TEXT EXTRACT
□ □ □

In the solid state, an 84° offset between the planes of geminal phenyl groups was observed. To explore if this phenomenon is important in the transfer of chiral information, constrained fluorene cyclopropane 6 was subjected to the reaction conditions and a notable drop of selectivity (e.r. 70:30) was observed. By contrast, meta-substitution was well tolerated, generating 7 in 85% yield and with an e.r. of 90:10. To expand the scope of the method beyond the geminal diaryl substituted cyclopropanes, diester substrates 8–11 were investigated and found to be highly compatible with the method (up to e.r. 90:10). Finally, the impact of modifying the aryl ketone on the reaction efficiency was explored. Notably, introduction of para-substituents was well tolerated, enabling compounds 12 (p-F) and 13 (p-Cl) to be generated in 80% (12) and 89% (13) yield and with high levels of enantioinduction (e.r. 94:6 and 88:12, respectively). Reduced levels of selectivity were observed for the m-F derivative 14 (91%, e.r. 79:21). To pivot away from geminal-substitution, unsymmetrically substituted cyclopropanes were explored within the framework of this salen photocatalysis platform (Fig. 3b). It was tempting to speculate that a photostationary composition consisting of a mixture of enantioenriched diastereomers could be reached through a formal kinetic resolution process. Indeed, irradiation of geminal Ph/ester substrates 15 and 16 in the presence of catalyst Al-1 at low temperatures did generate a photostationary composition, and both diastereomers were generated in almost equal fractions with encouraging levels of optical purity. Subjecting trans-rac-17 to the reaction conditions resulted in formation of the corresponding cis-isomer (diastereometric ratio (d.r.) 45:55 (trans:cis); e.r. 63:37) and (+)-trans-17 in e.r. 98:2 after 65 min. However, on extended irradiation of this reaction mixture, further accumulation of cis-17 with up to e.r. 72:28 was observed (see the Supplementary Information for a more detailed time-course study). Encouraged by these preliminary observations, the behavior of trans-di-substituted cyclopropane 18 was investigated. Notably, the enantioselective formation of the cis-diastereomer (e.r. 94:6) was accompanied by enantioenrichment of the trans-isomer (e.r. 83:17). It is pertinent to note that extended irradiation, and increased catalyst loading, were necessary to reach a photostationary composition.

□ □ □

Extracted data entries:
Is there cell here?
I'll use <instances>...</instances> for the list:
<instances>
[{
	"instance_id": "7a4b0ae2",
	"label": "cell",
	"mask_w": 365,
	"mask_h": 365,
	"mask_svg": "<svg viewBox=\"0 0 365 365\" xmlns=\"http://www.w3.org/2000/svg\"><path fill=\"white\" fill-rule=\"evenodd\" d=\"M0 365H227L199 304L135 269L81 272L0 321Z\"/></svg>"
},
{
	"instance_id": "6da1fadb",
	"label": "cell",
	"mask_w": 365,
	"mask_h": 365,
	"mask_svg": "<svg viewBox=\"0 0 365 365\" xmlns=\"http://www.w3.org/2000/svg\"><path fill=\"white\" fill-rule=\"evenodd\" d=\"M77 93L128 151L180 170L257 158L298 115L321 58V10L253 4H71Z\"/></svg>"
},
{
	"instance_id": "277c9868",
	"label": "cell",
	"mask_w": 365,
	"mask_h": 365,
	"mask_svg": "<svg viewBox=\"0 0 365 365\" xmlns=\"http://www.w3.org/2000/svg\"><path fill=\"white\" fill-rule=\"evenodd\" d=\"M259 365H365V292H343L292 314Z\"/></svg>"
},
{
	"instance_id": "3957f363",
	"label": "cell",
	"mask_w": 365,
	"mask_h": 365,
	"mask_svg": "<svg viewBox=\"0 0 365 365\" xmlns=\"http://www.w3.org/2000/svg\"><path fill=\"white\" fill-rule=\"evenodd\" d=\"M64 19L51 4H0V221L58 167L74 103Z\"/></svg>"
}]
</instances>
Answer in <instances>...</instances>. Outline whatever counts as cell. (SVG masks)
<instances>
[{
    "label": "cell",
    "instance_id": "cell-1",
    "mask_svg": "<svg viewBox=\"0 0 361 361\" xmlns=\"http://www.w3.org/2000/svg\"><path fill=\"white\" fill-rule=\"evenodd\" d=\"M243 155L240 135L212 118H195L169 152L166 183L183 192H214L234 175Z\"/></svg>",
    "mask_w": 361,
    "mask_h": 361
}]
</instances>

□ □ □

EXERCISE TASKS
1 - In the cyclopropane passage, what enantiomeric ratio was observed when the constrained fluorene cyclopropane 6 was subjected to the reaction conditions?
2 - Carry on the cyclopropane passage past its final sentence.
These rows have no connection to the cyclopropane passage.

TASK RESULTS
1 - An e.r. of 70:30.

2 -
To place this deracemization enabled by Al-salen photocatalysis on a mechanistic foundation, and provide support for the working hypothesis delineated in Fig. 1, ultraviolet–visible spectroscopic data, reaction-progress monitoring and temperature data were reconciled with experimental observations (see the Supplementary Information for full details). Consistent with a photocatalytic transformation, the deracemization was completely suppressed in the absence of the Al-salen or light: this enabled cyclopropane rac-1 to be recovered quantitatively (Fig. 4a). Furthermore, omitting molecular sieves compromised reaction efficiency, highlighting the detrimental effect of water on the process. We then turned our attention to the feasibility of the charge-transfer process that is implicit in the mechanism (Fig. 4b). An electron transfer from the excited-state catalyst (E1/2(*PC/PC+) ≈ −1.47 V versus SCE) to substrate rac-1 (E1/2 = −1.96 V versus SCE) was considered and, although formally endergonic, it is conceivable in the presence of a Lewis acid56,57. Comparison of compound 19 (versus 1) was intended to demonstrate that the replacement of the gem-diPh by gem-diEt, although having a marginal impact on the reduction potential, lowers the stability of the radical resulting from C-C bond scission: this was expected to reduce the rate of this step and thus prevent deracemization (e.r. 50:50). This notion is supported by the irreversible reduction of 1 (versus 19). Replacing the phenyl ketone by a methyl ester, as in the case of compound 20, results in a more negative reduction potential (<−2.2 V versus SCE), which suggests that the initial photochemical charge transfer from the catalyst is not feasible. Furthermore, control reactions with scalemic 19 and 20 were conducted and confirmed that no detectable background racemization occurs (for further details see Supplementary Information). To complement these experimental data, a detailed computational study was conducted to further investigate the deracemization mechanism (Fig. 4c).
a, Control reactions; reactions performed on a 0.10 mmol scale. b, Cyclic voltammetry and structure–activity relationship studies on the core scaffold. Redox potentials are reported against SCE. c, Computational analysis of the reaction mechanism. [ΔG203(acetone)/(kcal mol−1)], PW6B95-D3/def2-TZVP + COSMO-RS, ΔEex,vert LC-BLYP/def2-TZVP. MS, mol sieves.
A conformational analysis of the complex (R/S)-CP1 formed from cyclopropyl ketone (R/S)-1 and catalyst (R,R)-Al-1 revealed non-covalent London dispersion interactions between the aryl rings of the ligand and substrate, but no O–Al bond in the preferred structures. To lend experimental support to this finding, spectroscopic and cyclic voltammetry investigations were conducted and shifts in neither the absorption maxima nor in the cyclic voltammograms were observed (see the Supplementary Information). Therefore, Lewis-acid activation of the substrate in the ground state was discounted, contrary to our initial hypothesis.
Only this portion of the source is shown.